"A great teacher makes hard things easy." - Ralph Waldo Emerson
Well-crafted written communication is one the hardest things to teach. Consider the complexity of the task.
Many students are uninterested in learning to write well. They do not consider this a necessary skill for life.
Good writing takes time. There is a process of writing and revision. Students are not rewarded by immediate gratification.
There is the matter of recognition of good writing which comes through reading well-written material. Many students lack good reading skills. Those who like to read often fail to distinguish mediocre work from truly great literature.
There is the problem of distraction so that students have difficulty organizing their thoughts.
There is the additional challenge of logical order and sequence of ideas. Students often lack the critical thinking that this requires.
Good writing also requires grasp of grammar and syntax. Writing teachers spend a great deal of time teaching and re-teaching grammar.

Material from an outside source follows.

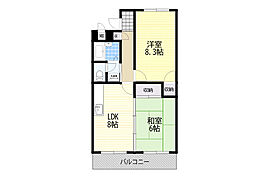 ハイツマエカワ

Students tend to stay in their comfort zones when it comes to vocabulary. They do not stretch themselves by employing more sophisticated language unless they are challenged.
Teaching students how to write well is no simple task. Writing teachers who can do this should receive special honors. In some cases, the honor comes years later when a former student's work is published in a prestigious magazine. Sometimes, the former student takes the time to write a lovely letter to his writing teacher in which he acknowledges her influence and thanks her.
That happened this week for me. Thankful! Very thankful!